新選組の料理人 門井慶喜(著)光文社文庫

新撰組の○○というのも、○○の料理人とのタイトルも溢れている気がするのに、これは新感覚かも・・・と手に取る。あっ、この作者は以前にも新撰組をテーマに書いていた? と恐る恐る解説から読む。やっぱり。『新撰組颯爽録』であったか。解説者はこう語る。

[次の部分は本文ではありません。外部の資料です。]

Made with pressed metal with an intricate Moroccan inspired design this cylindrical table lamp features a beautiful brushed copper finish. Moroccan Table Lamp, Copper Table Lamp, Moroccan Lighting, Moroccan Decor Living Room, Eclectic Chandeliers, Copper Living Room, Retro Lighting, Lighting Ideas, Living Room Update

剣の達人とされてきた土方歳三を剣の才能がなかったとするなど、前作を踏襲した設定や世界観もあるので、『新選組颯爽録』を読んでおいた方が本書をより楽しめるはずだ。

解説(末國善己)

・・・迷ったあげく、前作を読むことにして、この一冊は取りあえず本棚行き。解説によれば、新選組モノのブームを牽引したのは紛れもなく司馬遼太郎さんの『新選組血風録』『燃えよ剣』2作だった。それまで明治以降に逆賊扱いでしかなかった彼らに光を当てた格好だ。

そういう風に俯瞰するならば、○○の料理人という主役扱いの流れも、陰の存在にすぎなかった人びとに光を当てる一種の文化的発展と見ておきたい。まったくの余談ながら、このように料理人をターゲットにした(文芸に限らず)藝術作品の嚆矢とは何だったのだろうと聊か気になる。